Но в итоге, они кое-что нашли, что Дольф посчитал еще более ценным — марсианское животное достаточно больших размеров, чтобы на него можно было смотреть, как на потенциальную еду.
Сначала Наннет с ужасом отвергла это предложение, потому что найденное существо трудно было назвать симпатичным. Это было красное беспозвоночное с твердой оболочкой, которое сочетало в себе лучшие — или, по мнению Наннет, худшие — свойства многоножки и скорпиона. У него было даже жало в хвосте, а значит, где-то на Марсе обитали животные таких же или больших размеров, от которых этому существу приходилось защищаться. Большую часть времени оно проводило, закопавшись в песок и выползая лишь на рассвете, чтобы питаться клещами и нематодами, и пить воду из лишайника. Это объясняло, почему они не видели его прежде. У него было двадцать ножек, на которых существо быстро передвигалось, а когда погрелось на солнце, то увеличилось в размерах от семи дюймов почти до двух футов.
Мнение Наннет об этом славном биологическом чуде, так приспособленном к окружающему миру по вполне узнаваемым эволюционным законам, которые преобладали на Земле, хотя никакое земное существо явно не имело с этим ничего общего, выразилось в классическом энергичном восклицании: «Тьфу!»
— Конечно, тьфу, — кивнул Дольф, — но довольно-таки весомое тьфу. Могу держать пари, что у него много мяса в ножках, а также в боках, спинке и хвосте — ведь нужно много мышц, чтобы управлять всеми этими ногами и делать хвост упругим.
На носке ботинка у Дольфа остался разрез, свидетельствующий о силе, с которым животное могло бить своим жалом. Дольф подозревал, что жало может быть ядовитым, но не видел никакого способа проверить свою гипотезу.
— Дольф Хэртель, — звенящим голосом заявила Наннет, — если ты намекаешь, что мы должны есть эту штуку, то я оставляю тебе все свои порции. Уж лучше я умру с голода, чем... Бр-р-р!
— Могу поспорить, что раньше ты съела немало подобных существ, — спокойно сказал ей Дольф.
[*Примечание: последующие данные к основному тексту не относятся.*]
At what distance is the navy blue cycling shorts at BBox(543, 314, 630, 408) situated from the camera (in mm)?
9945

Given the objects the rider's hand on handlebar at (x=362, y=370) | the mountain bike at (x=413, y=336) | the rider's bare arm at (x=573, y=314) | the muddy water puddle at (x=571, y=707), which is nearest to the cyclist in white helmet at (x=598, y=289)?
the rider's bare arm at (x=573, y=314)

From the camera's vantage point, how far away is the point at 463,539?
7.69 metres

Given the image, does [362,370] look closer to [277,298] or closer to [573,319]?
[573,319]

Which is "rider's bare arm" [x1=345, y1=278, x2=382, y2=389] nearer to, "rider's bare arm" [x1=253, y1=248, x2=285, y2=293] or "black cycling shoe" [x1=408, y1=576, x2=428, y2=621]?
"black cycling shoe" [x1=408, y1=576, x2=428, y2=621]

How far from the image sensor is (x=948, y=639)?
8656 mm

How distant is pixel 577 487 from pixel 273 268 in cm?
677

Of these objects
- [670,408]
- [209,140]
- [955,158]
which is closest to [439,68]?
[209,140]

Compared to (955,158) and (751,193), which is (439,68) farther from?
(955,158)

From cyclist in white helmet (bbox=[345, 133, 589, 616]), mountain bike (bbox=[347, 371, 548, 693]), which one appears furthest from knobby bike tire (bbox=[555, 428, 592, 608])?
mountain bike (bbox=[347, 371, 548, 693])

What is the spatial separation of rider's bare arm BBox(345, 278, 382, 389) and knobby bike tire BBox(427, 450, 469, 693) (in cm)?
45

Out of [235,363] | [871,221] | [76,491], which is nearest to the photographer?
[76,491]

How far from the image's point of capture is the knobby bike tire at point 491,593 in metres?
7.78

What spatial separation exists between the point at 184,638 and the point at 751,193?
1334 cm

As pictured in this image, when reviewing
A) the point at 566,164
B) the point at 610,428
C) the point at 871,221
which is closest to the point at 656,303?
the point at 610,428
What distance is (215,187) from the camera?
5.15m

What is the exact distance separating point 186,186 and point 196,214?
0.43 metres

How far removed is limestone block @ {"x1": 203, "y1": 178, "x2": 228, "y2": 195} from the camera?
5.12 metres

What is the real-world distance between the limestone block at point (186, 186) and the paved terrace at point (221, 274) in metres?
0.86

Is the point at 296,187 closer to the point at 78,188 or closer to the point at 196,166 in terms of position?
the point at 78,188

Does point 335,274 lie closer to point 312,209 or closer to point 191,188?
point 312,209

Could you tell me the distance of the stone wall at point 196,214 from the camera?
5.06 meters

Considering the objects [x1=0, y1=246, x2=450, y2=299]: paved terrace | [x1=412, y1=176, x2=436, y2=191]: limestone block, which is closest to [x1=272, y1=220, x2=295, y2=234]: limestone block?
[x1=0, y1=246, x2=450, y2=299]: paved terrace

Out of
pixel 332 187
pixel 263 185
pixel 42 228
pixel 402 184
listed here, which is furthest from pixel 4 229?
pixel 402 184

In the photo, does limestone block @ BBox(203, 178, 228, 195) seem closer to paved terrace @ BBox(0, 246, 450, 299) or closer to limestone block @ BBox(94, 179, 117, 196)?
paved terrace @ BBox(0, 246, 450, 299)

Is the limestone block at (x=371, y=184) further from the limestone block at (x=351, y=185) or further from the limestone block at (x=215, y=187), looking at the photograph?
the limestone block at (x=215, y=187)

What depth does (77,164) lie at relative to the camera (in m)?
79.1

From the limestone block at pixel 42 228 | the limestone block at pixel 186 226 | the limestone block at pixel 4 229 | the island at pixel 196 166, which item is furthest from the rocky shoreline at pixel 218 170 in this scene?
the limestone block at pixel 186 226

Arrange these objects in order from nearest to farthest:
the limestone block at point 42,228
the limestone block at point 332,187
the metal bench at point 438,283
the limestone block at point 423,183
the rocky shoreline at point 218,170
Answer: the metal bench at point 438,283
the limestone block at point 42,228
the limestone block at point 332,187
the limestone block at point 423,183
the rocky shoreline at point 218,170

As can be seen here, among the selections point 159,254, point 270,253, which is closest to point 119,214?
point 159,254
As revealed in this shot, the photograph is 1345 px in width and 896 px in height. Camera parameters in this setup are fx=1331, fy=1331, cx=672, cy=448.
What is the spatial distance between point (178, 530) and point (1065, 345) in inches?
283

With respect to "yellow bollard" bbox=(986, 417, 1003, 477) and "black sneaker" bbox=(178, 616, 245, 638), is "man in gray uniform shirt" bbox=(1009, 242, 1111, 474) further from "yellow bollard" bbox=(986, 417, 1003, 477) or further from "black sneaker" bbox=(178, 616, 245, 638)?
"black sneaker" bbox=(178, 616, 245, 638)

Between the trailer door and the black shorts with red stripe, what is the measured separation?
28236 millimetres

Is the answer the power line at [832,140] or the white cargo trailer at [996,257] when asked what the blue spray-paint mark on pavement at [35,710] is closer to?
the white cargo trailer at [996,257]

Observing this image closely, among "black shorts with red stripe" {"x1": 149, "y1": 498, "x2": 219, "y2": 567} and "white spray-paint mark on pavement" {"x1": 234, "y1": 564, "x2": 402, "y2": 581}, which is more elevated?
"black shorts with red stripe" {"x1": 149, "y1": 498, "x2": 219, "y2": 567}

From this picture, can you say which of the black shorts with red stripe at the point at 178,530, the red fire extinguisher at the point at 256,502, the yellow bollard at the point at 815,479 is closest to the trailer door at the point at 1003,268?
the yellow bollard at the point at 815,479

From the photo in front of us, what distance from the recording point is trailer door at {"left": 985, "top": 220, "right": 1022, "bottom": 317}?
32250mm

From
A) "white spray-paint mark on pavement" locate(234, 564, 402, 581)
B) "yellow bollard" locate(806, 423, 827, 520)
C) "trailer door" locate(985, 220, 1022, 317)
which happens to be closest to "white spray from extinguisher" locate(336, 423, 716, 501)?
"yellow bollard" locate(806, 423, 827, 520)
— Ни единого! — с негодованием ответила Наннет.
— Кажется, я вспоминаю, что ты любила мясо крабов — особенно огромных крабов с Аляски или Камчатки.
— Ну, да, разумеется. Но я же не думала о крабе, когда ела его. И не думала о свинье, кода ела бекон. Так что тут есть отличие.
— Наннет, положи руку на сердце и торжественно поклянись, что ты никогда не ела тушеного омара прямо из раковины. А теперь взгляни на нашего приятеля. Он почти не отличается от омара, не считая дополнительных ножек, не так ли?
— Я понимаю, что ты хочешь сказать, — упрямо возразила Наннет. — Конечно, кое-какое сходство есть. Могу признаться, что я испугалась, когда впервые увидела омара. Но это чудище я есть не буду.
— Не стану настаивать, — со вздохом сказал Дольф. — Но я хочу его попробовать. Меня давно уже волнует, что наша диета почти совсем лишена белка. А, похоже, если это существо вообще съедобно, то белка в нем как раз хватает. А я хочу за лето набраться сил. У меня есть один проект, который нужно испробовать. Это не просто выживание, а кое-что куда лучше.